Set exercise:
Please set down all the lines beneath this one exactly, without the pictures.

Dataset entries:
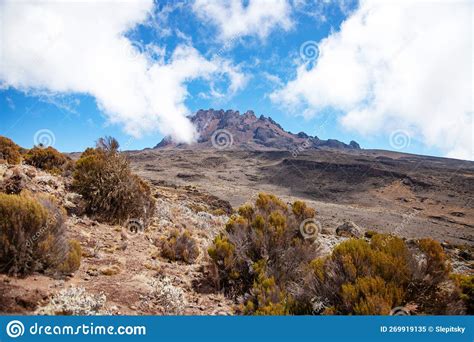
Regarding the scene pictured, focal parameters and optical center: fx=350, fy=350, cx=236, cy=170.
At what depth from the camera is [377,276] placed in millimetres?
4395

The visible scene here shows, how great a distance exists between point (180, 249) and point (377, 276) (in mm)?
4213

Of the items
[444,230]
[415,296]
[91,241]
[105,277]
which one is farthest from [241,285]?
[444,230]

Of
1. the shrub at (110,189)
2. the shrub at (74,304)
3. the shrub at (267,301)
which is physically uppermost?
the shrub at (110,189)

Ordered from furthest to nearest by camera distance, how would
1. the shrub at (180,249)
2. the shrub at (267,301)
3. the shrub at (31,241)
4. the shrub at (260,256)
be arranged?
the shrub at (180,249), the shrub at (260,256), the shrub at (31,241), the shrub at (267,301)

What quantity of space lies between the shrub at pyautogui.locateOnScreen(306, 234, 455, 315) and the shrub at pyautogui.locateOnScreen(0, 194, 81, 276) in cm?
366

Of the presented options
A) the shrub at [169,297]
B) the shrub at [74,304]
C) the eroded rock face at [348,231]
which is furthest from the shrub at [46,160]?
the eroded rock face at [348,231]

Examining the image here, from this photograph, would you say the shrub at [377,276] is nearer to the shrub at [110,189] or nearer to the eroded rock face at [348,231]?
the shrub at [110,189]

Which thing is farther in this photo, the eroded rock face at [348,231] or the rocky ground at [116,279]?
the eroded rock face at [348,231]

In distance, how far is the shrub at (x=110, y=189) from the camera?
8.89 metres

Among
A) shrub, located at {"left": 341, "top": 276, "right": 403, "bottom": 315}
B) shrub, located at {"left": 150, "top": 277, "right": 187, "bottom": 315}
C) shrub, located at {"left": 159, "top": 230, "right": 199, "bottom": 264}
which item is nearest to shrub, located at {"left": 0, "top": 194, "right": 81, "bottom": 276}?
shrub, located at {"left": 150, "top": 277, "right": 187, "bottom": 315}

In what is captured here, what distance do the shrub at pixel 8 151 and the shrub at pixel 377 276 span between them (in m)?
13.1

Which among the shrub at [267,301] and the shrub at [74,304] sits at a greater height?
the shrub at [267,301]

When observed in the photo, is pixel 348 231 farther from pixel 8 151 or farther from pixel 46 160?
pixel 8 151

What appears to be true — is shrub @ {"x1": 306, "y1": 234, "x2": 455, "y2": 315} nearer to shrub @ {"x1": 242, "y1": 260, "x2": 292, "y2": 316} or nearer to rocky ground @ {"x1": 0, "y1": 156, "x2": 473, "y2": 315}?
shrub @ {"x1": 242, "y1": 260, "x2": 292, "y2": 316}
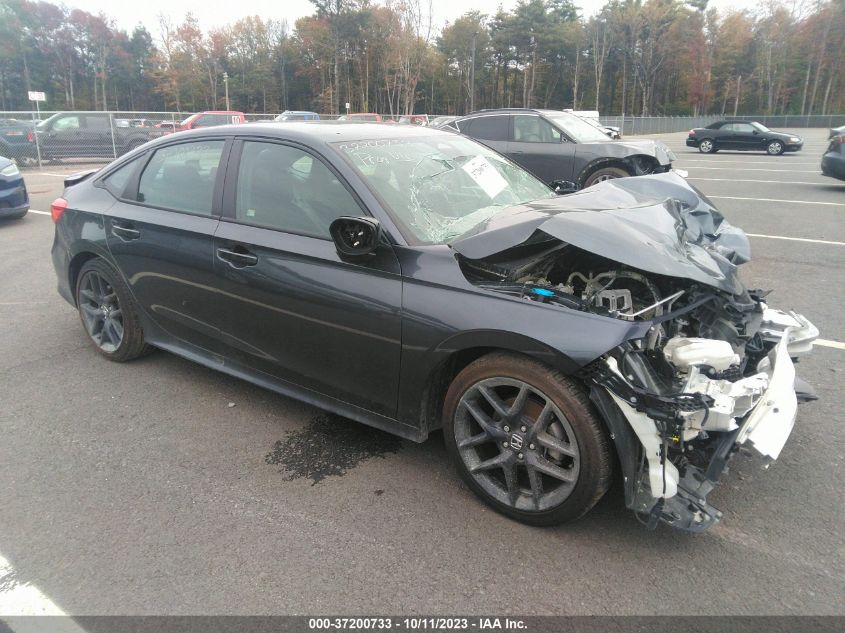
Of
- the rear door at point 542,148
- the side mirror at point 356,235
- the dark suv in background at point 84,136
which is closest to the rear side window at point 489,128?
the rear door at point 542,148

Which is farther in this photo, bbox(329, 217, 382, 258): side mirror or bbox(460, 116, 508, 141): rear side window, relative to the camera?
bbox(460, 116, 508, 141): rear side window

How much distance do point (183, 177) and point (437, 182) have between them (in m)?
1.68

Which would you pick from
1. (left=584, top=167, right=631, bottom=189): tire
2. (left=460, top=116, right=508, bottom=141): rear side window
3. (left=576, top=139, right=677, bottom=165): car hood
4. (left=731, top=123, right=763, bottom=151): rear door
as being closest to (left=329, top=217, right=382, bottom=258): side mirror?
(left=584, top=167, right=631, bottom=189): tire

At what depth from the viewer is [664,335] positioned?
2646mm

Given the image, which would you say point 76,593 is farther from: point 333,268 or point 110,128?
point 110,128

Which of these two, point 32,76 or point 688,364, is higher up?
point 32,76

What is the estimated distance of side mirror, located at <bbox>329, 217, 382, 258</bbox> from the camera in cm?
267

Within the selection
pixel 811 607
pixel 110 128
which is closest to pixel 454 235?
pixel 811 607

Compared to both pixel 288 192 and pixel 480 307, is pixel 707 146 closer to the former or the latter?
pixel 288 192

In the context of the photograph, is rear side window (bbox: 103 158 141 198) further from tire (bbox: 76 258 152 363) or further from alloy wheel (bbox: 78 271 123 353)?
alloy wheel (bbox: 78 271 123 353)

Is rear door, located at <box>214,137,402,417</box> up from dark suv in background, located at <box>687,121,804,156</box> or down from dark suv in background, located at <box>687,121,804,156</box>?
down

Output of the task:
Regarding the scene pictured, focal parameters and optical center: fx=350, fy=350, cx=236, cy=170.
At what depth from the camera is [377,276] placed in millimetres?
4395

The visible scene here shows, how great a distance exists between point (180, 249) and point (377, 276) (in mm)?
4213

Of the items
[444,230]
[415,296]
[91,241]
[105,277]
which one is farthest from [241,285]?
[444,230]

Of
1. the shrub at (110,189)
2. the shrub at (74,304)
3. the shrub at (267,301)
which is physically uppermost?
the shrub at (110,189)

Ordered from furthest to nearest by camera distance, how would
1. the shrub at (180,249)
2. the shrub at (267,301)
3. the shrub at (31,241)
4. the shrub at (260,256)
be arranged?
the shrub at (180,249), the shrub at (260,256), the shrub at (31,241), the shrub at (267,301)

What quantity of space lies between the shrub at pyautogui.locateOnScreen(306, 234, 455, 315) and the shrub at pyautogui.locateOnScreen(0, 194, 81, 276) in cm?
366

Of the presented options
A) the shrub at [169,297]
B) the shrub at [74,304]
C) the eroded rock face at [348,231]
which is furthest from the shrub at [46,160]?
the eroded rock face at [348,231]

Examining the image here, from this photograph, would you say the shrub at [377,276] is nearer to the shrub at [110,189] or nearer to the eroded rock face at [348,231]?
the shrub at [110,189]

Which thing is farther in this photo, the eroded rock face at [348,231] or the rocky ground at [116,279]?
the eroded rock face at [348,231]

In distance, how far is the shrub at (x=110, y=189) from the camera?
8.89 metres

Among
A) shrub, located at {"left": 341, "top": 276, "right": 403, "bottom": 315}
B) shrub, located at {"left": 150, "top": 277, "right": 187, "bottom": 315}
C) shrub, located at {"left": 159, "top": 230, "right": 199, "bottom": 264}
which item is nearest to shrub, located at {"left": 0, "top": 194, "right": 81, "bottom": 276}?
shrub, located at {"left": 150, "top": 277, "right": 187, "bottom": 315}

In what is captured here, what distance do the shrub at pixel 8 151 and the shrub at pixel 377 276 span between them (in m)?
13.1

Which among the shrub at [267,301] and the shrub at [74,304] sits at a greater height?
the shrub at [267,301]

When observed in the photo, is pixel 348 231 farther from pixel 8 151 or farther from pixel 46 160?
pixel 8 151

What appears to be true — is shrub @ {"x1": 306, "y1": 234, "x2": 455, "y2": 315} nearer to shrub @ {"x1": 242, "y1": 260, "x2": 292, "y2": 316} or nearer to rocky ground @ {"x1": 0, "y1": 156, "x2": 473, "y2": 315}?
shrub @ {"x1": 242, "y1": 260, "x2": 292, "y2": 316}
Of
- the rear door at point 542,148
- the side mirror at point 356,235
- the dark suv in background at point 84,136
which is closest to the rear side window at point 489,128?
the rear door at point 542,148

Which is farther in this photo, bbox(329, 217, 382, 258): side mirror or bbox(460, 116, 508, 141): rear side window, relative to the camera?
bbox(460, 116, 508, 141): rear side window

How much distance do point (183, 177) and point (437, 182) have between them (in m)?
1.68

Which would you pick from
1. (left=584, top=167, right=631, bottom=189): tire
2. (left=460, top=116, right=508, bottom=141): rear side window
3. (left=576, top=139, right=677, bottom=165): car hood
4. (left=731, top=123, right=763, bottom=151): rear door
as being closest to (left=329, top=217, right=382, bottom=258): side mirror?
(left=584, top=167, right=631, bottom=189): tire

At what depth from the viewer is [664,335] positioned?
2646mm

Given the image, which would you say point 76,593 is farther from: point 333,268 or point 110,128?
point 110,128

Which of these two, point 32,76 or point 688,364, is higher up?
point 32,76

What is the estimated distance of side mirror, located at <bbox>329, 217, 382, 258</bbox> from the camera in cm?
267

Within the selection
pixel 811 607
pixel 110 128
which is closest to pixel 454 235?
pixel 811 607

Compared to both pixel 288 192 and pixel 480 307, is pixel 707 146 closer to the former or the latter?
pixel 288 192

In the context of the photograph, is rear side window (bbox: 103 158 141 198) further from tire (bbox: 76 258 152 363) or further from alloy wheel (bbox: 78 271 123 353)?
alloy wheel (bbox: 78 271 123 353)

Is rear door, located at <box>214,137,402,417</box> up from dark suv in background, located at <box>687,121,804,156</box> or down from dark suv in background, located at <box>687,121,804,156</box>?
down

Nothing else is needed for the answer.